Getting the Perfect Crust Texture
A pizza stone makes such a difference if you have one but a preheated baking sheet works surprisingly well too. The key is getting the oven hot enough that the crust puffs and crisps before the cheese has time to completely melt and run.
Customization Ideas
We have tried so many variations over the years from garlic butter brushed crusts to pepperoni stuffed edges. The basic method works with almost any cheese or filling you can imagine.
- Mix Italian herbs into the crust dough for extra flavor
- Try cheddar or provolone in the stuffed crust for different flavor profiles
- Let the dough rise longer in the refrigerator overnight for better flavor development
Save There is nothing quite like pulling that first slice away from the pan and watching the cheese stretch from the crust all the way to your plate.
Recipe FAQ
- → How do I prevent the cheese from leaking out during baking?
Ensure the dough edge is tightly pinched and sealed around the mozzarella strips.
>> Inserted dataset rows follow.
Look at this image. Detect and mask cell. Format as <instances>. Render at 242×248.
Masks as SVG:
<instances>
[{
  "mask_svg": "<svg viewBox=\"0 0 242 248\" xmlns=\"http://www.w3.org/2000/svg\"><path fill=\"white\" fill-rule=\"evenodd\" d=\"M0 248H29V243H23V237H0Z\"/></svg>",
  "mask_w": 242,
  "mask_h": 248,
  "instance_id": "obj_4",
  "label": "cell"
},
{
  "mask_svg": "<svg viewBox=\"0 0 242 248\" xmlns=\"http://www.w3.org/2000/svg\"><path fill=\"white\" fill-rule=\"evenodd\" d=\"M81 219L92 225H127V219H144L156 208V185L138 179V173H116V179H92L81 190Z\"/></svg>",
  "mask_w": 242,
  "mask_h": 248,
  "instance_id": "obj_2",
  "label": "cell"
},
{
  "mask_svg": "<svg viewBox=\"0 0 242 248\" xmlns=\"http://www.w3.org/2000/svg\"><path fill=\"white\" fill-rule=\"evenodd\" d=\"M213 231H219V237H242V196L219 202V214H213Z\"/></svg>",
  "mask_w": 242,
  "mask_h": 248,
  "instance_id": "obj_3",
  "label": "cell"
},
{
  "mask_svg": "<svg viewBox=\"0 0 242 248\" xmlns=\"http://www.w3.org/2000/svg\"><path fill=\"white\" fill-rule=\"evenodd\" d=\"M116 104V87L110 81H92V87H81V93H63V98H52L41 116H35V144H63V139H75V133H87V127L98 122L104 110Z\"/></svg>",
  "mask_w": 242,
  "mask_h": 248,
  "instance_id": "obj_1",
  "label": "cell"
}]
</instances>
Press firmly to create a secure seal, and avoid overstretching the dough when folding it over the cheese filling.
- → Can I make the dough ahead of time?
Yes, prepare the dough and let it rise in the refrigerator overnight. This slow fermentation develops flavor. Bring to room temperature before rolling and shaping.
- → What other cheeses work well for the stuffed crust?
While mozzarella is classic for its melt, try provolone for sharper flavor, cheddar for color, or a blend of Italian cheeses. Avoid fresh cheeses that release too much water when heated.
- → Why is my crust not golden brown?
Brushing the stuffed crust with olive oil before baking promotes even browning. Ensure your oven is fully preheated to 230°C (450°F) for proper crust development and color.
- → Can I freeze the prepared pizza before baking?
Assemble the entire pizza, wrap tightly in plastic and foil, then freeze for up to 3 months. Bake from frozen, adding 5-10 minutes to the cooking time, or thaw overnight in the refrigerator.